* PROBLEM STATEMENT *
Summarize the comment thread about WhatsApp and end-to-end encryption in two sentences.

TEXT SECTION section start

That wouldn't be implausible though.
I will say, not too long ago there was some question if I had setup a WhatsApp account with my number due to some emails I was receiving. Not wanting to install the app and unwittingly create an account just by checking if I had one, my wife created a group chat with just her and my number, sent a message, and then we saw it get marked as read by all. Which in an E2EE system should not have been possible without me having the app setup. so I did go ahead and wiped an old and setup the app to make sure I was in control of any account for my number, and I did then receive that group chat. But still, very sketchy.
Except it is still encrypted to the intended recipient. As the other commenter said, WhatsApp is just another "member" of the group that you can't see. Basically all they'd have to do is have a server somewhere functioning as a WhatsApp client. Your client sends the message to your intended recipient. It also then sends the message to their "client." The routing server for the messages can't decrypt the messages. All the messages are still encrypted per-member of the group and can't be decrypted until it hits the ends, but WhatsApp is basically a mole siphoning all your messages and storing them.
I used to store GPG encrypted files in google drive. But then I noticed bitrot in the stored files which made them impossible to decrypt. So I started adding CRC redundancy through DVDisaster. Which worked but became a PITA. So I finally gave up.
They really want your data.
simpler than that in most likelihood… meta is the key holder so login and password recovery is simpler (or at least that’s the excuse they give): you login, they send you your key, which they can also access (and decrypt your messages) whenever they like
Call me old fashioned but I really think that for real E2EE the vendor of the encryption and the vendor of the infrastructure should be two different entities.
For example PGP/GPG on … great! Proton? Not great
Jabber/XMMP with e2ee encryption great! WhatsApp/Telegram/signal… less so (sure I take signal over the other two every day… but it’s enough to compromise a single entity for accessing the data)

TEXT SECTION section end
RECORDS PROVIDED section start

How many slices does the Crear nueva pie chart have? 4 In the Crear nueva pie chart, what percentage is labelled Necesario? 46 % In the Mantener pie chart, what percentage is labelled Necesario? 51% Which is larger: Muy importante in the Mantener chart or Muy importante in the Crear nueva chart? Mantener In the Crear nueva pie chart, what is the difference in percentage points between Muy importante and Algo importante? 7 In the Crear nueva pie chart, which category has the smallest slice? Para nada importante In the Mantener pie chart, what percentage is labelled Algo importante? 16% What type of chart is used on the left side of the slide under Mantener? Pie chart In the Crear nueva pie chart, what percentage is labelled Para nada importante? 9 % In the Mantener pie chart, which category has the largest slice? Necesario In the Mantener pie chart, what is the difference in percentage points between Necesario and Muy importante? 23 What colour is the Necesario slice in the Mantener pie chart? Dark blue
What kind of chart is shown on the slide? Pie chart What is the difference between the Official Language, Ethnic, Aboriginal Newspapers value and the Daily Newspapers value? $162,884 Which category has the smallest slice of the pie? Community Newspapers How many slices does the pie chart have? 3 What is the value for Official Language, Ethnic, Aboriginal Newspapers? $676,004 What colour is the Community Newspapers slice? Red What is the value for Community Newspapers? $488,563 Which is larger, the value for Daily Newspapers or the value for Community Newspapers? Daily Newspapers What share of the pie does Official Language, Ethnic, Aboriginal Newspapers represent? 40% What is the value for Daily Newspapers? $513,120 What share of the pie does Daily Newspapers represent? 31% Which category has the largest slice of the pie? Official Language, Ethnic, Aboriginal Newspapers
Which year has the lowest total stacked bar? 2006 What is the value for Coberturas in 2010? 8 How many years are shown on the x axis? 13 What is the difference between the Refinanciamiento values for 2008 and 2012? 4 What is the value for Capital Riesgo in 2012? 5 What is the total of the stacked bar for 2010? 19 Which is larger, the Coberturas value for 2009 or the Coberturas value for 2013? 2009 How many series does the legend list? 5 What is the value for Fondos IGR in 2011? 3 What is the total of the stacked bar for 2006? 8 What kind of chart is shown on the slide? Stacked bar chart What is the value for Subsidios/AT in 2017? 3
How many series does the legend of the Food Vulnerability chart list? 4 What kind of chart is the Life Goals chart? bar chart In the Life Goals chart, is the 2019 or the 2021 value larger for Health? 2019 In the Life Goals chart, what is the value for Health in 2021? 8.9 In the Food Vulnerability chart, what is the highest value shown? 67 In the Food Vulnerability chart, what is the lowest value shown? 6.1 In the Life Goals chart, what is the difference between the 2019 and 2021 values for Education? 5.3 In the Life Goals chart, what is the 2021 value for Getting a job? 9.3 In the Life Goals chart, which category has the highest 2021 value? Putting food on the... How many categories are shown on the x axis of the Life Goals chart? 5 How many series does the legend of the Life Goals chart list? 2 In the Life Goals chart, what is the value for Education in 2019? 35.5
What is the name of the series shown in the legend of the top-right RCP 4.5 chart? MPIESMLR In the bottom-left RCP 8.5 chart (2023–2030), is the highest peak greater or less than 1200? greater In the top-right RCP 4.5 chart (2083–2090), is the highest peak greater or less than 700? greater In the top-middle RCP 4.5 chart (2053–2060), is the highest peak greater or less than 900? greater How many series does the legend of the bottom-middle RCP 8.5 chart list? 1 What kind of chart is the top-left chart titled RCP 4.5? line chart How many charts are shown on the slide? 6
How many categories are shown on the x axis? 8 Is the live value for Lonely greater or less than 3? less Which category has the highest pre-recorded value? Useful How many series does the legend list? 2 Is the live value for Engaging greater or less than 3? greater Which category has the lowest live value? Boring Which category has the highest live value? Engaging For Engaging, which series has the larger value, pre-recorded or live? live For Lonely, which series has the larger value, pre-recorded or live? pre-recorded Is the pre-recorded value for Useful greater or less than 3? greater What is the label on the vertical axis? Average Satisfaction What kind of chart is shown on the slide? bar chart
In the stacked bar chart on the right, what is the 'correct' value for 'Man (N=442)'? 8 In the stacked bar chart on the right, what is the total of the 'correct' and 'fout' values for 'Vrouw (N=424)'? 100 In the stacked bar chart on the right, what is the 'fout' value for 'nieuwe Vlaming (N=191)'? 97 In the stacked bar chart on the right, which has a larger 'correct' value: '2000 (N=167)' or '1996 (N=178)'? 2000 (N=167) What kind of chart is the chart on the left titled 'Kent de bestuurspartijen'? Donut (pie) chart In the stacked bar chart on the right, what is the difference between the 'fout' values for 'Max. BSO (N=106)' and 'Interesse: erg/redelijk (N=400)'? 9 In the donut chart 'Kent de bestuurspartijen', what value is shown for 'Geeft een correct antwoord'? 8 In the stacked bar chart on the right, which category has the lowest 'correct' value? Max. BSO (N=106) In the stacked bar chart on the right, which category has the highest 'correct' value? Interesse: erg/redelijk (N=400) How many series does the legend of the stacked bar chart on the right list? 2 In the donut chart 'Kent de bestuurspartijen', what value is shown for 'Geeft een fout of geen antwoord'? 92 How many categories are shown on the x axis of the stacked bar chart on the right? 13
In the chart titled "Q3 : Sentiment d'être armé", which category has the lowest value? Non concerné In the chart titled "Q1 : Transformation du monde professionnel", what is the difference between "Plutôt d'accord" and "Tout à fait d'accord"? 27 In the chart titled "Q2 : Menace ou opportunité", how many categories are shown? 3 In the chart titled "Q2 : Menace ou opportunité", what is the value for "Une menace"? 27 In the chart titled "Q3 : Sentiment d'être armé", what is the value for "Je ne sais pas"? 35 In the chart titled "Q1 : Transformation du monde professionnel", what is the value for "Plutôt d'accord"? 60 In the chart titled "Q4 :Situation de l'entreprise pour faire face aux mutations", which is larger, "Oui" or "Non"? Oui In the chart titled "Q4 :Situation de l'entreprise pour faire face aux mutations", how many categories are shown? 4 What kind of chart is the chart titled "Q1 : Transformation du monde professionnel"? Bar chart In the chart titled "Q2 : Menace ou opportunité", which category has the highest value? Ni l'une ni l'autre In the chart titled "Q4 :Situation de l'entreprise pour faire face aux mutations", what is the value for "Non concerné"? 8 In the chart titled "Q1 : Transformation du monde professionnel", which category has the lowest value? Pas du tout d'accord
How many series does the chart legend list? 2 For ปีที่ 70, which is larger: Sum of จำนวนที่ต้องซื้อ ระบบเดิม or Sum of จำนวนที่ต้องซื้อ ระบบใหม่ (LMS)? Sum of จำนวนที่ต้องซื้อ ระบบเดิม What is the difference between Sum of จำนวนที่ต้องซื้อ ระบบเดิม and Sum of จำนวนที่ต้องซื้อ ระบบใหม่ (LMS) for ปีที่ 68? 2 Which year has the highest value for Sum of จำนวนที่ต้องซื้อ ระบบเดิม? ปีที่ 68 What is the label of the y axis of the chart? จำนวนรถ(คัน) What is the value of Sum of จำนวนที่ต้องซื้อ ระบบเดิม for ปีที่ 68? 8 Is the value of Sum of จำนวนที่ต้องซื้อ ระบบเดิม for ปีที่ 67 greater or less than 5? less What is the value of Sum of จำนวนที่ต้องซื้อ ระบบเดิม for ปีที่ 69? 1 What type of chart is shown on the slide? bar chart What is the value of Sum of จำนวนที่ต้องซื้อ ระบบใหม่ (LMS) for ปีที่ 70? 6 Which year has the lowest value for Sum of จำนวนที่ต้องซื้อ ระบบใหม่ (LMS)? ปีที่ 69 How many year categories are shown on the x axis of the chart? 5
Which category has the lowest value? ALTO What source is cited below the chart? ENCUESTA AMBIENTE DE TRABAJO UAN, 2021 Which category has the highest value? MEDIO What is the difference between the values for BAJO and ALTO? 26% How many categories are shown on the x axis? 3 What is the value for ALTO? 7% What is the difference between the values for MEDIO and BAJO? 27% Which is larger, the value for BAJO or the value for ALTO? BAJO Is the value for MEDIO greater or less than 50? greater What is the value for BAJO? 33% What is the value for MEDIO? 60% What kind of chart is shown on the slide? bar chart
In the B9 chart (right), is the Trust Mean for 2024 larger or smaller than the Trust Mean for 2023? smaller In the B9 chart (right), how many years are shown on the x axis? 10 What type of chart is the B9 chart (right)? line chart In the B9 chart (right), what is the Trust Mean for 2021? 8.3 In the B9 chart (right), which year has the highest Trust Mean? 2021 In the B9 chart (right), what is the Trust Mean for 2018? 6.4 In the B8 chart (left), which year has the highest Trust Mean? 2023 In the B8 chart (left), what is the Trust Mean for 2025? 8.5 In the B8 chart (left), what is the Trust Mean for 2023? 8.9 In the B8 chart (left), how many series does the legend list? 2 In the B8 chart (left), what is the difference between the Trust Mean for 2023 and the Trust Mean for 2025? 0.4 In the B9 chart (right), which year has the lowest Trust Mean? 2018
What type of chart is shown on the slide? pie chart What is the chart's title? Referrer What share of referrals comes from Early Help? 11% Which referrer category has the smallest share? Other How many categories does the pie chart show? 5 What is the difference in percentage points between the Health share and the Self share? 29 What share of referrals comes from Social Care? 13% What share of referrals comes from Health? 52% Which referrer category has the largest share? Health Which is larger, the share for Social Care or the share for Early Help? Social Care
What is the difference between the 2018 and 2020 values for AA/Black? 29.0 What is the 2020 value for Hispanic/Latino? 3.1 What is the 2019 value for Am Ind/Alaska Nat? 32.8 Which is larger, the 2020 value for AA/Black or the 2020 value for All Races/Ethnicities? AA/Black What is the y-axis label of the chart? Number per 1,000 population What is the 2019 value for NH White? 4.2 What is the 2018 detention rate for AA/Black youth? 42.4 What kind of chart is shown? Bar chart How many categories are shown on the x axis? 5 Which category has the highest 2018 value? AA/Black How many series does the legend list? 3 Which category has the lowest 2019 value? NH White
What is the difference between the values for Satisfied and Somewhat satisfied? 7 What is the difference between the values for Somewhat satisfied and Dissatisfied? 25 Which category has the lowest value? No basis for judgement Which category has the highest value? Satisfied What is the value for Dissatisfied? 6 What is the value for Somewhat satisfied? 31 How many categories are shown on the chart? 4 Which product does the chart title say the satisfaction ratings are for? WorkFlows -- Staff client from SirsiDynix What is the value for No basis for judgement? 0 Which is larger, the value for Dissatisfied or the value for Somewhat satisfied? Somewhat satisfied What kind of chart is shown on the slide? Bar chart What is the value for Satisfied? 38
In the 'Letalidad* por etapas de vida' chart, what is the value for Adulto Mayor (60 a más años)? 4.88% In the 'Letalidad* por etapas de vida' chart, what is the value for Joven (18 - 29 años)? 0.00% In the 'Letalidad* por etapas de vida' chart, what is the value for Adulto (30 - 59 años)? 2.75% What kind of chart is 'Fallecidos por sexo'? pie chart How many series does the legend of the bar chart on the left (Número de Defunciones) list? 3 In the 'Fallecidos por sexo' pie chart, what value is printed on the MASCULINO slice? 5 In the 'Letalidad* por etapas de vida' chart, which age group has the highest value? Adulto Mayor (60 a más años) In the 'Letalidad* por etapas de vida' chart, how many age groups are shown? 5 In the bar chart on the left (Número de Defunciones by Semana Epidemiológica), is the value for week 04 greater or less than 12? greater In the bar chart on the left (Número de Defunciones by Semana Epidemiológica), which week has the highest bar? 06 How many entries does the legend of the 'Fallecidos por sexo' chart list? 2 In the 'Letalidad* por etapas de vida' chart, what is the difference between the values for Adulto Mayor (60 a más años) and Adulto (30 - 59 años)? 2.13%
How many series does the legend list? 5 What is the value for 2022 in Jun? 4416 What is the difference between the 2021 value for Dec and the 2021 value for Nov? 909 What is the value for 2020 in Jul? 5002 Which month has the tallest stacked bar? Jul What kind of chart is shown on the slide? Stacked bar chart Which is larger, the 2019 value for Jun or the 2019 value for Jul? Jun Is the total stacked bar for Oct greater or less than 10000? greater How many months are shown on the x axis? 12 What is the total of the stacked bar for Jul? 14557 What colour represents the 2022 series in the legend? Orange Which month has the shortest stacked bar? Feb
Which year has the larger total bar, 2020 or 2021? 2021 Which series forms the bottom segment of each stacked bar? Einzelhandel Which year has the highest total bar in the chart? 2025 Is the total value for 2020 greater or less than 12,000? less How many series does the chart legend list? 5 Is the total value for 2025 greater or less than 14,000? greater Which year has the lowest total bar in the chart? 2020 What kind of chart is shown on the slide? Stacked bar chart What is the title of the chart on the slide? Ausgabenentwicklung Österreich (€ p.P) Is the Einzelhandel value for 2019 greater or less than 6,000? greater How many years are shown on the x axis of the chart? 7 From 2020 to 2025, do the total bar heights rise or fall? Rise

RECORDS PROVIDED section end

* SOLUTION FOR THIS EXERCISE *
One commenter reports that a WhatsApp group message to their number was marked as read by all before they had set up the app. Others suggest WhatsApp may act as a hidden member of every group or hold users' keys, and one argues that real E2EE requires the encryption vendor and the infrastructure vendor to be different entities.